(Reading Andy Clark, Surfing Uncertainty (Oxford UP 2015))
I’m no longer sure I know what an “ordinary” theory of mind would look like, but I’m guessing that it would resemble an organized camp of explorers. The explorers, or our senses, venture out into the world and report what they see, hear, and encounter. Back at headquarters, all the information is assembled and projected into a map or model of the territory. The people in charge study the map and decide upon courses of action: maybe one of the teams has turned up something interesting, and should explore further; or maybe headquarters should relocate, or shore up its defenses; or maybe the camp needs to issue a report on its findings to other camps in the area, and so on. The basic model is that information is received into the camp, processed, and decisions are made. This would be a rational way to explore a foreign territory, so it might come naturally to us as a model for how our minds work, trapped as they are in the unfamiliar territory of the world.

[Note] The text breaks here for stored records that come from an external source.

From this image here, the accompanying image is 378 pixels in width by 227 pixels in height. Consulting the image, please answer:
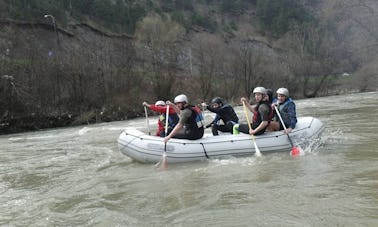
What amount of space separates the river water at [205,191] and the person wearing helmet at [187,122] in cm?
61

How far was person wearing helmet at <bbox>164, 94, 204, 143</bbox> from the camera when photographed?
28.2 ft

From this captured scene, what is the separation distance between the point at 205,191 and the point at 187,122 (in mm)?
2455

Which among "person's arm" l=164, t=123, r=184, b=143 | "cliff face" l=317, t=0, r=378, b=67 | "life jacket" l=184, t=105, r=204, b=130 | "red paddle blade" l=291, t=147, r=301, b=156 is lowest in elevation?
"red paddle blade" l=291, t=147, r=301, b=156

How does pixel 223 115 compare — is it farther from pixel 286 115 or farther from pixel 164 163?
pixel 164 163

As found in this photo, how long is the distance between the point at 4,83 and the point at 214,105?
56.4 ft

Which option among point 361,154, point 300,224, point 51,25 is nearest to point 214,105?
point 361,154

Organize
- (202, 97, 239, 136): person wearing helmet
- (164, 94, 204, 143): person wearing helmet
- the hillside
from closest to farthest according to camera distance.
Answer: (164, 94, 204, 143): person wearing helmet
(202, 97, 239, 136): person wearing helmet
the hillside

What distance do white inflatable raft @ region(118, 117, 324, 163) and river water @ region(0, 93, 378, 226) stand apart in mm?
209

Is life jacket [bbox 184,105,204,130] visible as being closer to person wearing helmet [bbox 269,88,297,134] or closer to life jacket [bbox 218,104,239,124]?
life jacket [bbox 218,104,239,124]

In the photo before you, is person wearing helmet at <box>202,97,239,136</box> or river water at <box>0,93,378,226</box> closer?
river water at <box>0,93,378,226</box>

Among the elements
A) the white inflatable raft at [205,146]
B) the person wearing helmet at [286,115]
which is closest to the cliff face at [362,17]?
the person wearing helmet at [286,115]

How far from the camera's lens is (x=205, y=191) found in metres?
6.52

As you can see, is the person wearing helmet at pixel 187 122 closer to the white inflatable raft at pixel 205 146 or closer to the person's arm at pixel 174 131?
the person's arm at pixel 174 131

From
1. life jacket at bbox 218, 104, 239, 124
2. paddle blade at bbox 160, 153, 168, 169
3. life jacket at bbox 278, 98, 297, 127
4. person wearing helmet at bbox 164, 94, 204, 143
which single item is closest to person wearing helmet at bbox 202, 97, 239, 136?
life jacket at bbox 218, 104, 239, 124
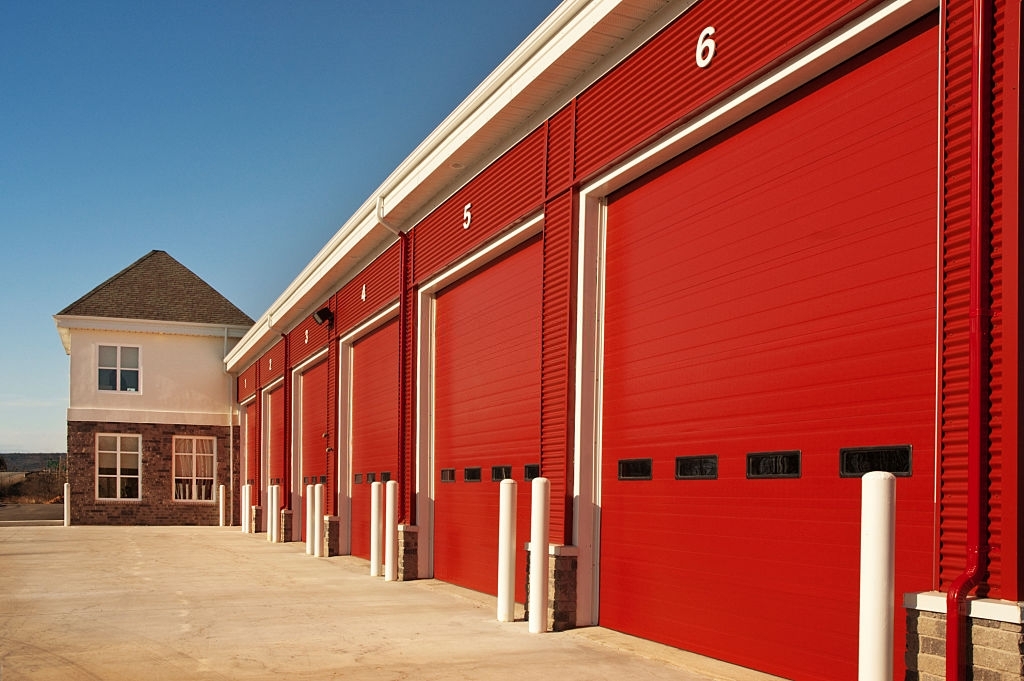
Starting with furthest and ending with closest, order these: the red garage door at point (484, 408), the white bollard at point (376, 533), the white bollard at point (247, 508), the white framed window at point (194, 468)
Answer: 1. the white framed window at point (194, 468)
2. the white bollard at point (247, 508)
3. the white bollard at point (376, 533)
4. the red garage door at point (484, 408)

But recent promising work in neuroscience suggests this is not at all how the mind works. This news reached me in a fascinating article in WIRED about Karl Friston, who is at the center of a range of new ways to think about how we function, and how consciousness might arise out of biological survival mechanisms. At the heart of Friston’s theory is the free-energy principle, which is sort of a mechanical strategy to keep living things from falling victim to the second law of thermodynamics. According to the free energy principle, a living system tries to keep free energy to a minimum, which means it basically tries not to waste any energy. Ideally, in the simplest possible world, a living organism would sit in one spot, absorb nutrients, and poop as little as possible (rather like a roommate I once had). But our world also allows for the development of more complex organisms that still adhere to the free energy principle, but are able to move around and find the simpler organisms and eat them.

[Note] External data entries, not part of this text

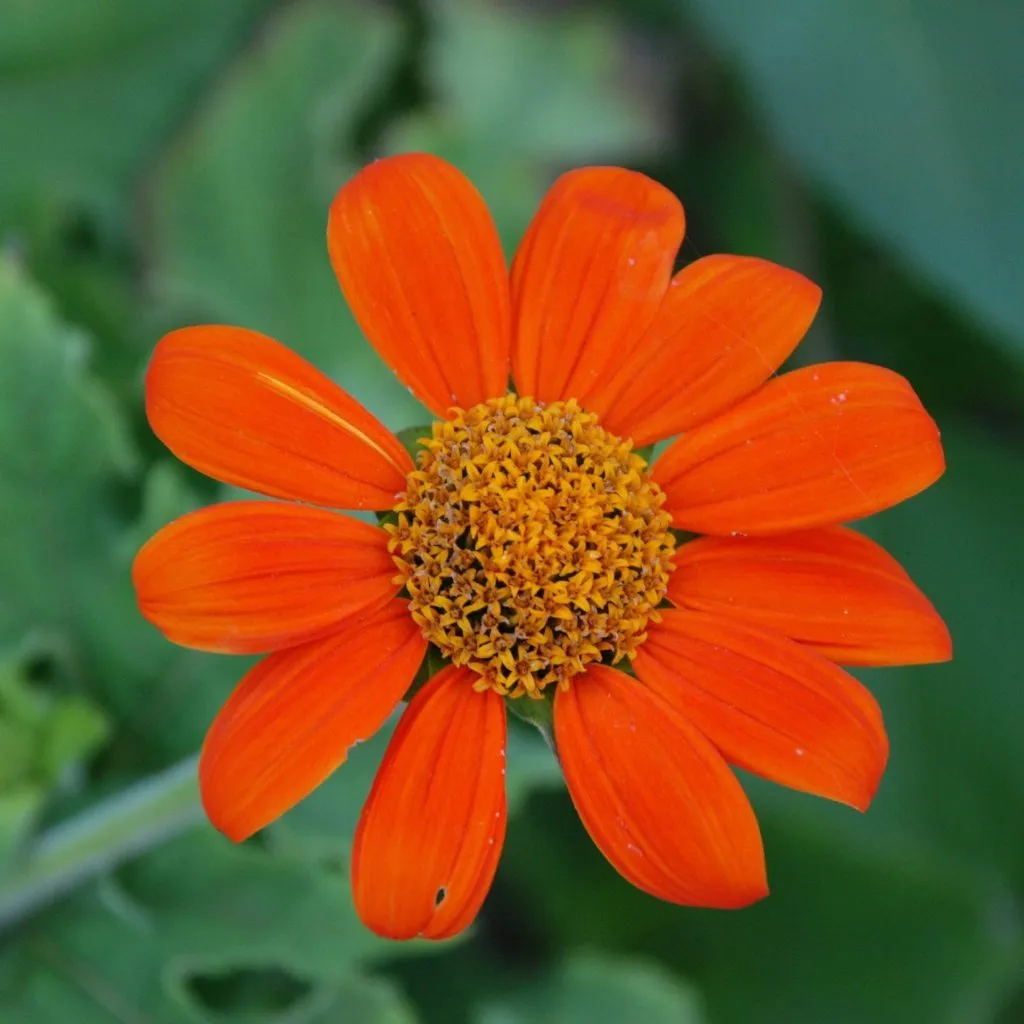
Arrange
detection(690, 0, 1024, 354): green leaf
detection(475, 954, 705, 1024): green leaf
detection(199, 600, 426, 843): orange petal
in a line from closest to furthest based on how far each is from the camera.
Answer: detection(199, 600, 426, 843): orange petal → detection(690, 0, 1024, 354): green leaf → detection(475, 954, 705, 1024): green leaf

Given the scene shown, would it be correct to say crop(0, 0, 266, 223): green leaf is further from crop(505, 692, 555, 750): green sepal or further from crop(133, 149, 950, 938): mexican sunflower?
crop(505, 692, 555, 750): green sepal

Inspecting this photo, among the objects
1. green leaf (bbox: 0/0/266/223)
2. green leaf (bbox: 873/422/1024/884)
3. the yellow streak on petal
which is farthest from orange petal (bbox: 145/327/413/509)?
green leaf (bbox: 873/422/1024/884)

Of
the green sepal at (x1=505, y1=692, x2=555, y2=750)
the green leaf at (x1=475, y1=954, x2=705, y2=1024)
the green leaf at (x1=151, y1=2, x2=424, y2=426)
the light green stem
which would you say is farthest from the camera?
the green leaf at (x1=151, y1=2, x2=424, y2=426)

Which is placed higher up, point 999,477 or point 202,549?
point 202,549

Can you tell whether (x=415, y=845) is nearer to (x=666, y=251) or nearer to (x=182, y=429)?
(x=182, y=429)

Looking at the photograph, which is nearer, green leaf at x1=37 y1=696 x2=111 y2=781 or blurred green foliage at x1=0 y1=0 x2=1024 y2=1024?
green leaf at x1=37 y1=696 x2=111 y2=781

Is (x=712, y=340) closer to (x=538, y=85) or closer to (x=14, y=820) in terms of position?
(x=14, y=820)

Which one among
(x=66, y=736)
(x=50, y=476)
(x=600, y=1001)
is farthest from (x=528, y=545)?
(x=600, y=1001)

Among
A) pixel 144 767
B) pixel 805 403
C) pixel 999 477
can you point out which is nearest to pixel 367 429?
pixel 805 403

To get these more complex bugs, you need to outfit them with some sensory tools, some movement skills, and a little internal engine for generating predictions about what their senses should be telling them. Then install the following algorithm: 1. Generate a prediction about what the senses should be reporting. 2. Check the prediction against what the senses are in fact reporting. 3. If there is a difference – a surprise! – then do something to make the surprise go away. So our complex bug might begin with the expectation that everything is going swell, and nutrients are being absorbed. But if, surprisingly, this turns out not to be so, then the bug has to do something to minimize the difference: move forward and bite, or move left or right and bite, and so on, until the bug’s expectations are being met – and then, invariably, another surprise comes along, and the process repeats. Basically, a living this does what it has to do until its senses tell it that the predictions it is generating are true, and then rests in that state for as long as possible.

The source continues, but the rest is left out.